Regardless of the amount and particle size, the type and chemical composition of WG and the concrete mix proportions can also affect the ASR. For example, binary glasses (sodium silicate) cause more ASR expansion than soda-lime glasses due to the higher alkali released from binary glasses [38,41]. Brown glass shows better ASR resistance compared with green glass (Figure 15c) [102]. Dhir et al. [103] reported that green glass showed more expansion of mortar bars compared to clear glass. On the contrary, Zhu et al. [94] reported that due to the presence of Cr ions, green glass possesses better alkali resistance compared with clear and brown glasses. The presence of Pb, K, Na, Pb, and B in the raw materials (which come from glass modifiers) accelerates the entire ASR gel formation and may also cause leaching [78,97]. Further, the presence of stabilizers (CaO and MgO) and lithium ions suppresses the expansion by changing the ASR gel composition [69,104]. There are debates about the reactivity and ASR expansion of glasses due to color because glasses of the same color could possess different chemical compositions. The effect of particle size on ASR expansion for green and brown glasses is also unclear due to contradictions among previous studies [10,95]. The variation in the ASR of glass due to the disparity in the chemical composition of glass and the proportion of concrete mix (with WG) needs considerable attention to draw a conclusion, as the impact of these parameters on ASR is still unclear, and the reasons behind these have not been clarified.

Table 5. ASR expansion of WG-based cementitious composite.

WG Type	Replacement Condition	Particle Size of WG	Age of Testing (days)	ASR Observation Compared to Control Specimen	Ref.
Soda lime glass	25% cement	10–20 µm	14	6.25% increased expansion	[97]
Fluorescent lamps	30% cement	38 µm	16	46.3% reduced expansion	[44]
Mixed WG	25% cement	≤100 µm	42	27.4% decreased expansion	[75]
Bottle glass	15% fine aggregate	<5 mm	14	20% increased expansion	[73]
Cathode ray tube glass	10% fine aggregate	<4.75 mm	14	11.5% increased expansion	[105]
Mixed colored glass	5% fine aggregate	<475 mm	14	14.5% increased expansion	[106]

Table 5. ASR expansion of WG-based cementitious composite.

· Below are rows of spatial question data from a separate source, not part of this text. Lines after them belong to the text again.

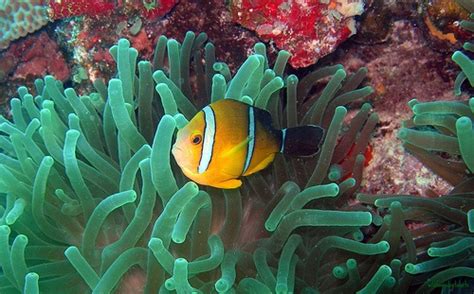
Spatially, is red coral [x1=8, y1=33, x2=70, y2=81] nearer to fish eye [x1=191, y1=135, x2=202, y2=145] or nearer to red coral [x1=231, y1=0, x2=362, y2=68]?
red coral [x1=231, y1=0, x2=362, y2=68]

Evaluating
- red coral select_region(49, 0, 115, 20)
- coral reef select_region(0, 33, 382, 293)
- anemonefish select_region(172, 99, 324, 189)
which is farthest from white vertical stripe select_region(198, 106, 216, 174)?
red coral select_region(49, 0, 115, 20)

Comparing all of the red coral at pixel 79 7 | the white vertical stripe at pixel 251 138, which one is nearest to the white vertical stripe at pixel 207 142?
the white vertical stripe at pixel 251 138

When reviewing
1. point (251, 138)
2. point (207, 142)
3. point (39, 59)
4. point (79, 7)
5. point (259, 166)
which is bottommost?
point (259, 166)

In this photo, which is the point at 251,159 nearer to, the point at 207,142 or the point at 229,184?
the point at 229,184

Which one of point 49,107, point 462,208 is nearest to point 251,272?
point 462,208

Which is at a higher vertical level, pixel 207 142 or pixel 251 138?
pixel 207 142

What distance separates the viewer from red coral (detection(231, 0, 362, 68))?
3182mm

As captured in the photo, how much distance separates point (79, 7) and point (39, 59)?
869 mm

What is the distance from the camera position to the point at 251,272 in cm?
250

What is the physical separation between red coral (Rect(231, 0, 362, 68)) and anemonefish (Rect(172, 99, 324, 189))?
0.91 m

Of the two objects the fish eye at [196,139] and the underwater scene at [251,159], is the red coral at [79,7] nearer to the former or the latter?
the underwater scene at [251,159]

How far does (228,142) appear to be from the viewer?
2.24m

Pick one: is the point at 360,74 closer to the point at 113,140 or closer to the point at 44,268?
the point at 113,140

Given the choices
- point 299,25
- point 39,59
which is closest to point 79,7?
point 39,59
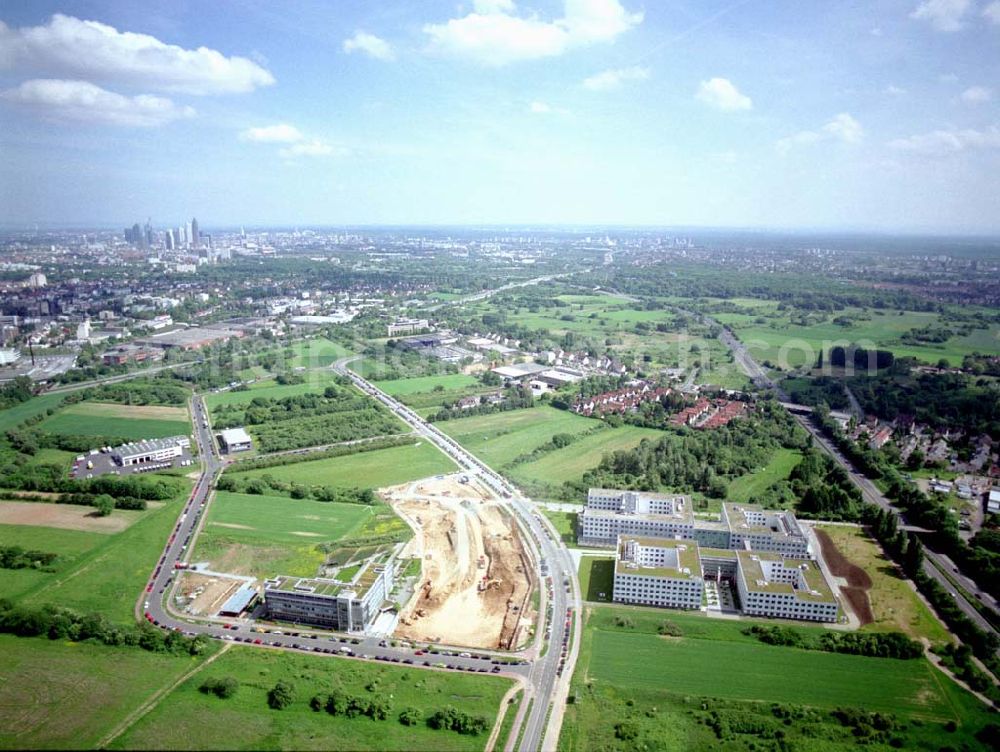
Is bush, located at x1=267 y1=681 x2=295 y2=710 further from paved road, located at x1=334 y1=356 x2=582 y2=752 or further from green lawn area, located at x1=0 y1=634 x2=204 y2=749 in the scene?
paved road, located at x1=334 y1=356 x2=582 y2=752

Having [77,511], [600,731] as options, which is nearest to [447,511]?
[600,731]

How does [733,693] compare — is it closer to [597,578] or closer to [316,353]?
[597,578]

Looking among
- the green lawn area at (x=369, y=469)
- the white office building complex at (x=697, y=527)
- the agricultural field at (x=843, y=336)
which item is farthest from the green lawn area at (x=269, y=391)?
the agricultural field at (x=843, y=336)

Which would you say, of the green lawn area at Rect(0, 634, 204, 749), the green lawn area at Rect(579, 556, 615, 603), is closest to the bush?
the green lawn area at Rect(0, 634, 204, 749)

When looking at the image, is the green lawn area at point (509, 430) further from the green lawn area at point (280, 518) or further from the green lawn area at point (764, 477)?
the green lawn area at point (764, 477)

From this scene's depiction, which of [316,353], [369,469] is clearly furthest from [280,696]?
[316,353]

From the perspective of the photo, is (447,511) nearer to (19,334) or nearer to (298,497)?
(298,497)

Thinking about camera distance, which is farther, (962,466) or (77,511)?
(962,466)
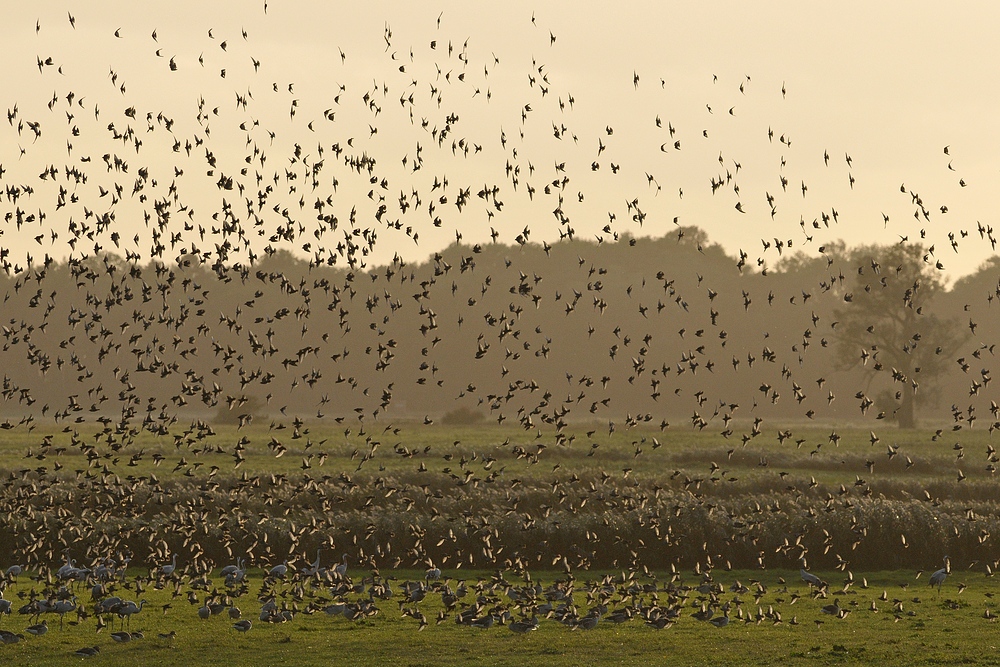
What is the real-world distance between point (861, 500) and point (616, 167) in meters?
22.9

WG Type	Replacement Condition	Particle Size of WG	Age of Testing (days)	ASR Observation Compared to Control Specimen	Ref.
Soda lime glass	25% cement	10–20 µm	14	6.25% increased expansion	[97]
Fluorescent lamps	30% cement	38 µm	16	46.3% reduced expansion	[44]
Mixed WG	25% cement	≤100 µm	42	27.4% decreased expansion	[75]
Bottle glass	15% fine aggregate	<5 mm	14	20% increased expansion	[73]
Cathode ray tube glass	10% fine aggregate	<4.75 mm	14	11.5% increased expansion	[105]
Mixed colored glass	5% fine aggregate	<475 mm	14	14.5% increased expansion	[106]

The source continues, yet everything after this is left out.